- RECORDS SUPPLIED -
%%

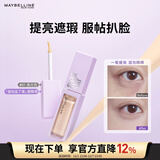 美宝莲superstay泪沟没了液遮瑕提亮 01高光色10ml 生日礼物女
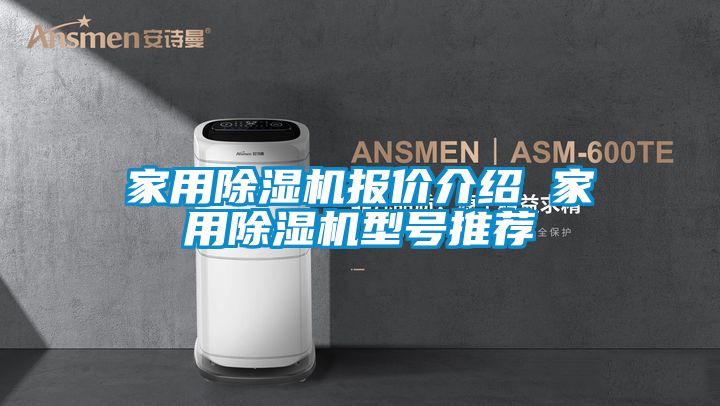 欧美黄色性爱视频网站 家用除湿机报价介绍 家用除湿机型号推荐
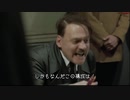 総統閣下はゆゆゆ-大満開の章-第五話の感想を述べられるようです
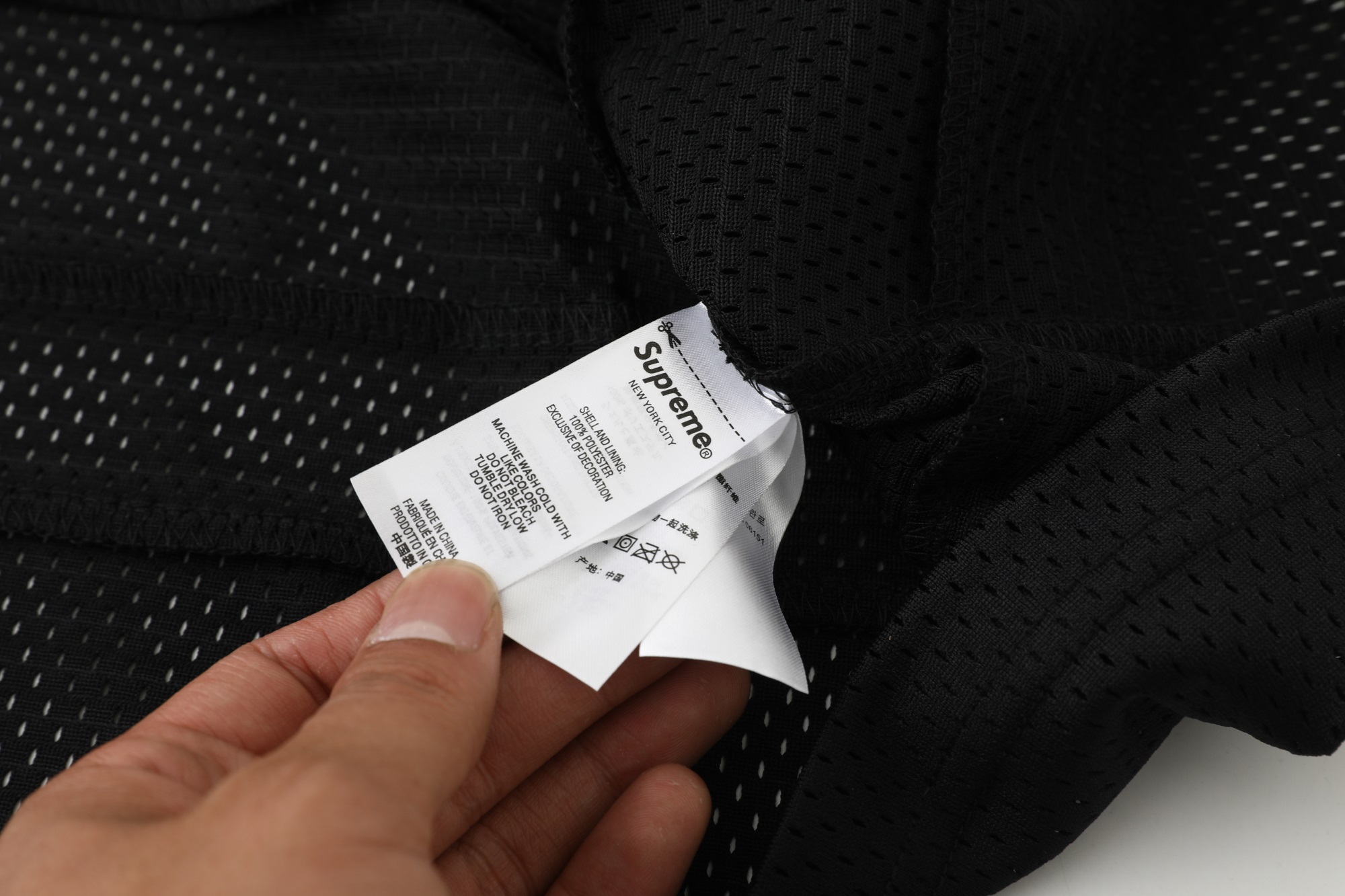 Supreme スュプリーム マルチカラー オールドスクール ファッション オールドスクール パンツ 355 - 画像 5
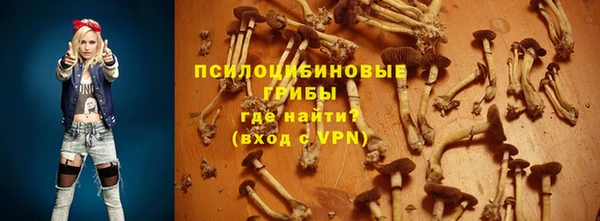кокаин перу Шарыпово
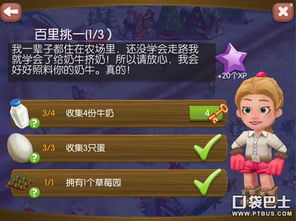obf游戏攻略 VS 养成游戏百里挑一攻略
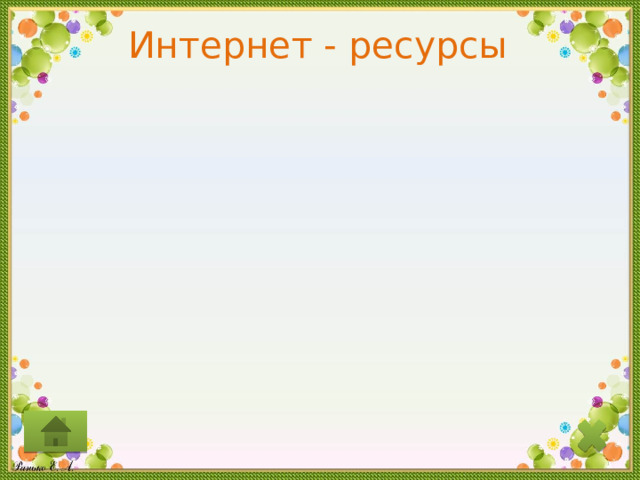 Интернет - ресурсы 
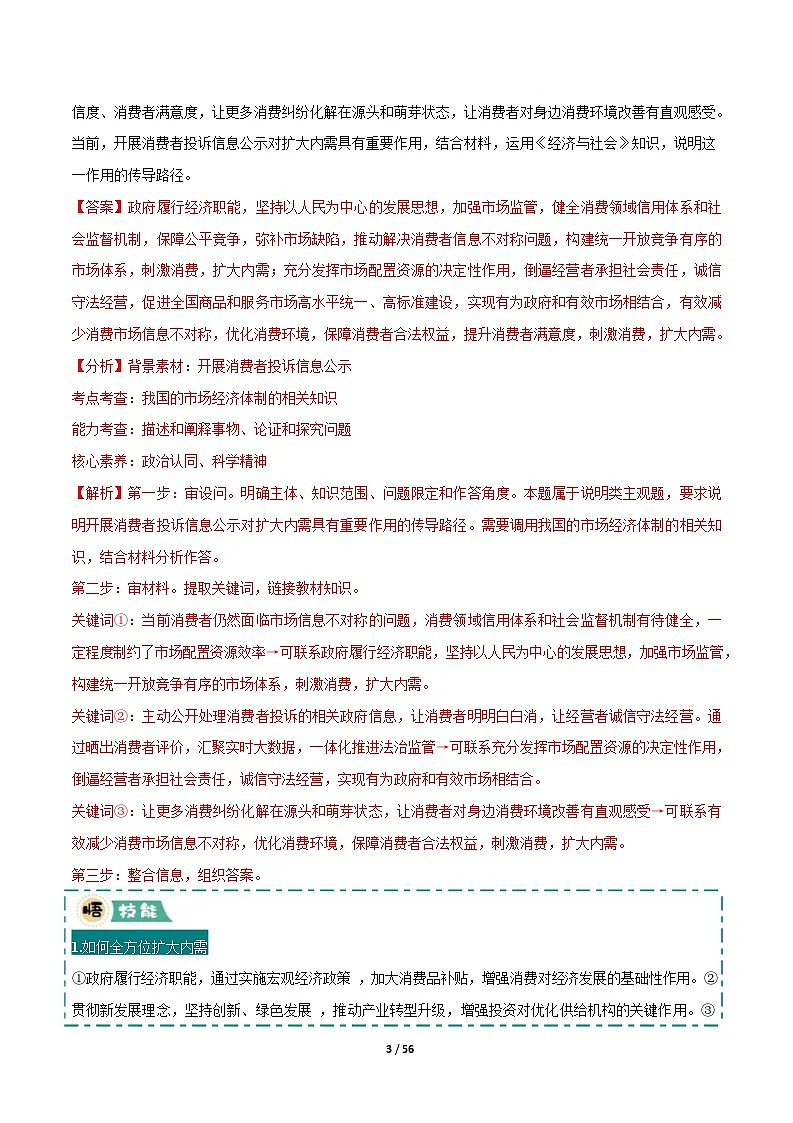 大题02 经济与社会（解析版）第3页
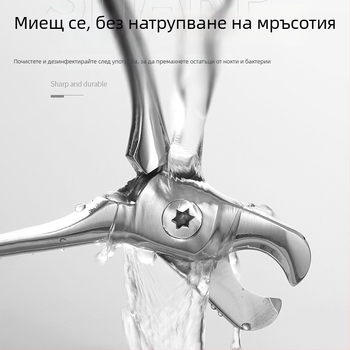 Клипсер за нокти на домашни любимци – неръждаема стомана, голям отвор, безопасни против кървене, 63.2 g, базово опаковане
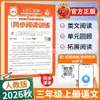 Outono de 2026 Wang Chaonixia - Cadernos de Ditado e Cálculo de Folhas Soltas (Editora de Educação do Povo, Editora da Universidade Normal de Pequim, Editora de Educação de Jiangsu) - Volumes 1 e 2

%%

- WORK ITEM -
Set down the material above exactly as it reads, but not its pictures.

- WRITTEN SOLUTION -
 美宝莲superstay泪沟没了液遮瑕提亮 01高光色10ml 生日礼物女
 欧美黄色性爱视频网站 家用除湿机报价介绍 家用除湿机型号推荐
 総統閣下はゆゆゆ-大満開の章-第五話の感想を述べられるようです
 Supreme スュプリーム マルチカラー オールドスクール ファッション オールドスクール パンツ 355 - 画像 5
кокаин перу Шарыпово
obf游戏攻略 VS 养成游戏百里挑一攻略
 Интернет - ресурсы 
 大题02 经济与社会（解析版）第3页
 Клипсер за нокти на домашни любимци – неръждаема стомана, голям отвор, безопасни против кървене, 63.2 g, базово опаковане
 Outono de 2026 Wang Chaonixia - Cadernos de Ditado e Cálculo de Folhas Soltas (Editora de Educação do Povo, Editora da Universidade Normal de Pequim, Editora de Educação de Jiangsu) - Volumes 1 e 2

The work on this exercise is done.